THE MOVE TO HFR (HIGH FRAME RATE)
This December, an attempt to revolutionize film exhibition will be made by Peter Jackson and co. with their film “The Hobbit: An Unexpected Journey”. The film will be the first of it’s kind, available in a format called HFR 3D.
But what is HFR, and why make the move to this format? What is the effect on the film budget by utilizing this method?
HFR stands for High Frame Rate, a somewhat arbitrary name that refers to any frame rate higher than 24 frames per second, which has long been the industry standard for film capture and exhibition. In this case, The Hobbit was captured in 48 frames per second, and the HFR 3D version of the film will allow you to see those extra frames in action.
Shooting at higher frame rates is nothing new. Even most prosumer and many consumer grade cameras can shoot at speeds of 24, 30, or 60fps (if not more), but higher frame rates have never been utilized as an exhibition standard for a major motion picture. The purpose of a higher frame rate is to help reduce the “judder” or “strobing” effect. At 24 fps on a large screen, an object moving quickly across the screen, or a whip pan by the camera can be jarring, because the objects move large distances between each frame. HFR aims to fix this problem by doubling the number of times you see that object in one second, thereby filling in some of the gaps of motion between frames. Is also reduces motion blur, because each image has a shorter exposure time.
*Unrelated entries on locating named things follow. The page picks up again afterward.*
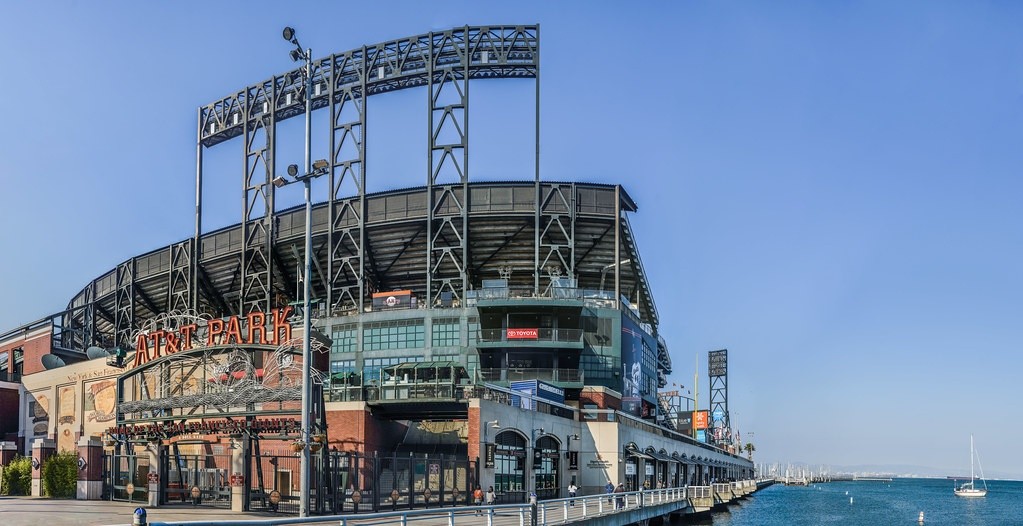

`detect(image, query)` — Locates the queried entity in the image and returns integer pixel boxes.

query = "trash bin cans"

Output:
[363,385,379,401]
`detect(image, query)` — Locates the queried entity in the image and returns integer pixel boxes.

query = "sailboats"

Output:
[954,434,987,498]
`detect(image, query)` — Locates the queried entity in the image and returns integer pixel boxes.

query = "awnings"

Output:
[751,468,759,472]
[626,448,732,469]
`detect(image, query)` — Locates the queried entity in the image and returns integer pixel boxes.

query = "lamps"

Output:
[487,420,501,436]
[532,427,546,449]
[566,434,580,450]
[614,371,619,376]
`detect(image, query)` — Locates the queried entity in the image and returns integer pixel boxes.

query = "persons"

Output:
[568,481,581,509]
[711,477,750,483]
[643,480,672,495]
[486,486,497,516]
[474,485,484,517]
[614,483,624,511]
[605,481,615,506]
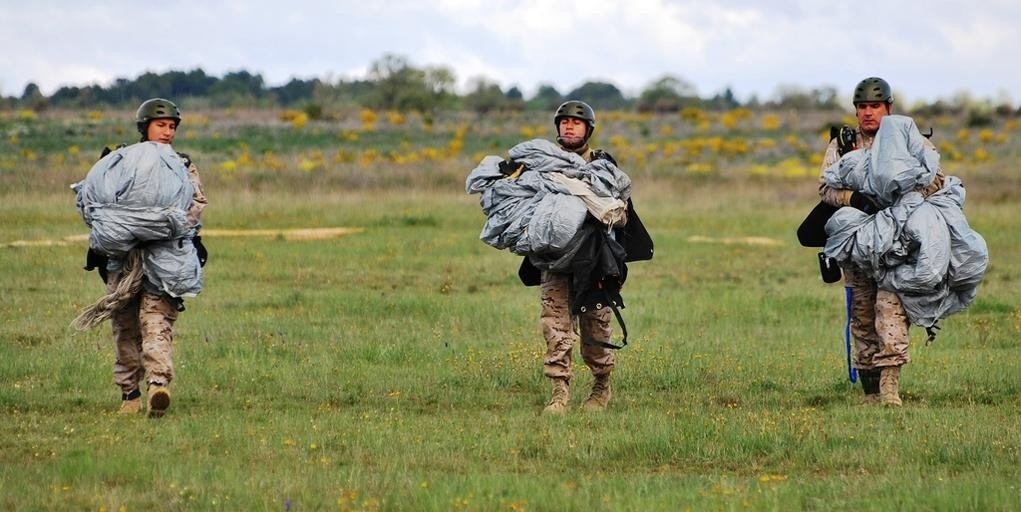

This idea has been utilized for some time now for sports videos, which often shoot at 60 frames per second because of the fast-paced nature of sports. In 3D cinema, this should help with the strain some viewers experience during high action scenes with lots of movement.
But why 48? Why not use even more frames? While shooting at even higher frame rates is possible, and probable for exhibition someday in the future (assuming HFR is received well), 48 seems to be an good transition for now. By shooting at 48fps, a film can easily be converted to the old standard of 24fps by skipping every other frame. This allows studios to release their movies in both formats, appeasing those who oppose the HFR look (some say it looks “too real”, or has a soap opera look to it).
Higher frame rates also yield bigger file sizes and can require different technologies for acquisition and projection, meaning greater budget expense. In visual effects, doubling the number of frames can double the amount of work: A shot of Gollum talking to Bilbo now requires camera tracking, rotoscoping, etc. for twice as many frames! The impact on a film budget can be significant. Large movie files take more time across the workflow to handle with more man hours to execute the same scene work. VFX expense for double the amount frames can essentially multiply the costs upward driving up the movie budget and requirement for production film finance.
In addition to “An Unexpected Journey”, HFR 3D will be used for the next two Hobbit films, and James Cameron also plans to use the new format for his upcoming Avatar sequels. “The Hobbit” will be released in 2D, 3D, IMAX, and IMAX 3D at 24fps, and HFR 3D at select theaters December 14th.